The Norwegian election result could lead to a smaller portion of the country’s Petroleum Fund being invested in equity markets worldwide.
The failure of Norway’s Labour party to achieve an overall majority has opened the way for several weeks of horse trading as parties try to form a workable coalition government.
It has also cast uncertainty over how Norway’s growing oil billions are to be invested. At present revenues from the country’s huge oil and gas industry are invested in fixed-income securities to provide a source of restructuring investment once reserves run out.
In June, the Storting (Norwegian parliament) approved new guidelines that allowed between 30% and 50% of the fund - or between Nkr30bn- 50bn - to be invested in equities. However, a new government could change that, some market observers in Norway believe.
Of the three parties most likely to form a new coalition, the Liberal Party and Christian People’s Party are in favour of the reforms, but believe a lower proportion of the fund should go to equities. The Conservative Party is against the move.
Meanwhile, between 20 and 30 fund managers are standing ready to hear if their application to manage part of the equity portfolio has been approved, according to Petroleum Fund sources.

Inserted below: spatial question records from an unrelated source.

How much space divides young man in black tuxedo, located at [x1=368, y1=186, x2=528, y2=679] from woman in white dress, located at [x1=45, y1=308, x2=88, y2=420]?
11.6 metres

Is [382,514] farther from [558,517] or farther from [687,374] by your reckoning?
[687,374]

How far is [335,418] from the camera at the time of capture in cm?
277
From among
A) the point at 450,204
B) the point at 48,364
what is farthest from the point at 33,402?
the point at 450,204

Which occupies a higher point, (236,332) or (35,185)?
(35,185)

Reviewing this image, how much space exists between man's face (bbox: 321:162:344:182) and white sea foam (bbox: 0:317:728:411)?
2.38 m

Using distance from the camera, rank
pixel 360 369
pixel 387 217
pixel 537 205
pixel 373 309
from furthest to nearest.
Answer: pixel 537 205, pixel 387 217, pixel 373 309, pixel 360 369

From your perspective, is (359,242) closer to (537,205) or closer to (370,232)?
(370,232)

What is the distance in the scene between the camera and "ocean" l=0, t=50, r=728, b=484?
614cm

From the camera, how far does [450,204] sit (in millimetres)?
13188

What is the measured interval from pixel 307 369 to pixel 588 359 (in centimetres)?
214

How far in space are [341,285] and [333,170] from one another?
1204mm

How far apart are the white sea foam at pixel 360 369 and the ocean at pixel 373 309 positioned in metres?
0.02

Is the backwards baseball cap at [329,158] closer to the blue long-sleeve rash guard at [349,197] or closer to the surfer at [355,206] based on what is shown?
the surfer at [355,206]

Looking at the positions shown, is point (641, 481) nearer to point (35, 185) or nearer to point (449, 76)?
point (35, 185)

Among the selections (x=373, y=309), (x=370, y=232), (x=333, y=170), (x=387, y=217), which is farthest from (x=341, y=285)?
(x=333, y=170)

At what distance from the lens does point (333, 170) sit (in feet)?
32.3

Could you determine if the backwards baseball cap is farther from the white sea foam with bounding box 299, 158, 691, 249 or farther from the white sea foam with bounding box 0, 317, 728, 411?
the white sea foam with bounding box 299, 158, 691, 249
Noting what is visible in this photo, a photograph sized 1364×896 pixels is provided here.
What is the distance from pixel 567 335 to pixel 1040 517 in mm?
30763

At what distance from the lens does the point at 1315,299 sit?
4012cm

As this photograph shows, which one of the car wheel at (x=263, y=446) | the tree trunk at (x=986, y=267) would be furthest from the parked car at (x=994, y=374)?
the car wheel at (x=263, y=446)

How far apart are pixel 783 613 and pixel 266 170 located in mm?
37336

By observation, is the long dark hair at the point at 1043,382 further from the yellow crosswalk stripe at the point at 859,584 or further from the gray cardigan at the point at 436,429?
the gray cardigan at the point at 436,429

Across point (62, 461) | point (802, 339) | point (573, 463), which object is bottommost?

They have been asked to submit offers for the management of index portfolios, spreading investments over countries and enterprises so that the portfolio achieves a return that is nearly identical to movements in well-defined share indices, according to Norges Bank, which supervises the fund. The bank says it is hoping to keep management costs low and minimise risks.
The prospective fund managers were due to hear in the autumn if their applications were successful, with a view to starting management in January 1998. That may now be delayed, market observers said.